Il tecnico ha ripercorso anche il Mondiale del 2010 a Johannesburg, dove il Paraguay affrontò la Spagna all’Ellis Park. "All’epoca provai tristezza per non aver conquistato la vittoria che sarebbe stata epica, ma come appassionato di calcio sudamericano ero orgoglioso di quei guerrieri, che avevano dato tutto. Oggi quella maglia che indossiamo porta con sé la stessa passione, la stessa dedizione", ha spiegato.

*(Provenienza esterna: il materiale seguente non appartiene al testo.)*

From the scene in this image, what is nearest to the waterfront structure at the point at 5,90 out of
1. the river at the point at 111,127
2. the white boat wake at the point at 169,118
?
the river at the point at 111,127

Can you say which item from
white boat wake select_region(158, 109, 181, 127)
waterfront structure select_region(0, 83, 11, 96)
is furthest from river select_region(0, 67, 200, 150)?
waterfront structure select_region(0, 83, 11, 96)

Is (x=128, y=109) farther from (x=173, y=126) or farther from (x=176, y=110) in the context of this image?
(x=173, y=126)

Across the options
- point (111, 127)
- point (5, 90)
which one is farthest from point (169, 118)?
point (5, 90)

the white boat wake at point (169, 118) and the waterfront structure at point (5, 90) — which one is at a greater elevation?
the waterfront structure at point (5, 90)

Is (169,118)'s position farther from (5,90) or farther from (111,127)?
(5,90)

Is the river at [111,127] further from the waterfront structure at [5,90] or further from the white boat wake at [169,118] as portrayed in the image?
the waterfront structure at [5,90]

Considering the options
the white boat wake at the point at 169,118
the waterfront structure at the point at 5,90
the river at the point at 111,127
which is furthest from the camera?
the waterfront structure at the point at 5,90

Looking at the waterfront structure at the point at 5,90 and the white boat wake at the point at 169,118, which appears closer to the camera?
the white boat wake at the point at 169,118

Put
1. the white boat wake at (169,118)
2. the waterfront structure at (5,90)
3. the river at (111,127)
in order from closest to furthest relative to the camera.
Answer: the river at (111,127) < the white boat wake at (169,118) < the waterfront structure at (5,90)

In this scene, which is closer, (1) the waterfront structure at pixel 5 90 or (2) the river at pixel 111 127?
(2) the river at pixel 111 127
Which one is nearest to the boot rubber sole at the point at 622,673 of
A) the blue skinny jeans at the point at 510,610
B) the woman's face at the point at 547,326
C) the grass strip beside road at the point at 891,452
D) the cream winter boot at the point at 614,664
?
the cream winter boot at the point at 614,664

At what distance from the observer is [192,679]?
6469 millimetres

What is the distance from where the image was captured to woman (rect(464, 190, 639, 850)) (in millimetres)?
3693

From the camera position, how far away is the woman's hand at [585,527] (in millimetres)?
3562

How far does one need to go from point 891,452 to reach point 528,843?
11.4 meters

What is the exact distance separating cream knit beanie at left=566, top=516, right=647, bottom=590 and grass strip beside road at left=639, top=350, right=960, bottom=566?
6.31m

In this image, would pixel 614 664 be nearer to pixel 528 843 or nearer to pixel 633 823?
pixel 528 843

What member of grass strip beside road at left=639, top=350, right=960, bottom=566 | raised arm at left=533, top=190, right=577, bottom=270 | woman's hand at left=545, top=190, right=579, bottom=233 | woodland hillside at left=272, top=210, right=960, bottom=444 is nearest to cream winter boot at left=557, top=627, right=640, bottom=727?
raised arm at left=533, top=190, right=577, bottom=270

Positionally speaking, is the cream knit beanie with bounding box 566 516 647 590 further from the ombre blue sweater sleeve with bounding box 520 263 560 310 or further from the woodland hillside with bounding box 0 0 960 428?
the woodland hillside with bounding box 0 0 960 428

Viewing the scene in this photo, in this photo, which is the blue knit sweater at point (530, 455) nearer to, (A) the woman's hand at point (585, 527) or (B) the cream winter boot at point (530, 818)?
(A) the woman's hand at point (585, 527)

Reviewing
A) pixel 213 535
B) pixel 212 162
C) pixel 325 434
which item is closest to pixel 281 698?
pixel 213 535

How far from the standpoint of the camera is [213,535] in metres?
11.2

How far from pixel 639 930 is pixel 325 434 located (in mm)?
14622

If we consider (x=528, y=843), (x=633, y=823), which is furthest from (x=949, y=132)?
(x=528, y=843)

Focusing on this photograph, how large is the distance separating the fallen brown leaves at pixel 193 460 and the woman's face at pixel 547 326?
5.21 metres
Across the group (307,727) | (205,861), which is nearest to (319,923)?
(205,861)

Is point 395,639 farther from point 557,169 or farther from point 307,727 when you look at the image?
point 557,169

Alfaro ha lanciato un messaggio chiaro ai suoi giocatori e ai tifosi: "Non promettiamo vittorie, promettiamo dignità. Ogni giorno che passa ci avvicina al Mondiale. I nostri ragazzi difenderanno questi colori, sudando, lottando e onorando la storia di questa maglia. Quando segneremo, sarà come un abbraccio rosso e bianco di un intero Paese". Il CT ha concluso con uno sguardo alla missione che lo ha portato in Paraguay: "Da quando sono arrivato ho voluto costruire un sogno aperto a tutti. Ora il Paese è con noi, pieno di speranza e di passione. È il momento di conquistare e difendere il prestigio del Paraguay: lo faremo sempre, con il cuore e senza compromessi".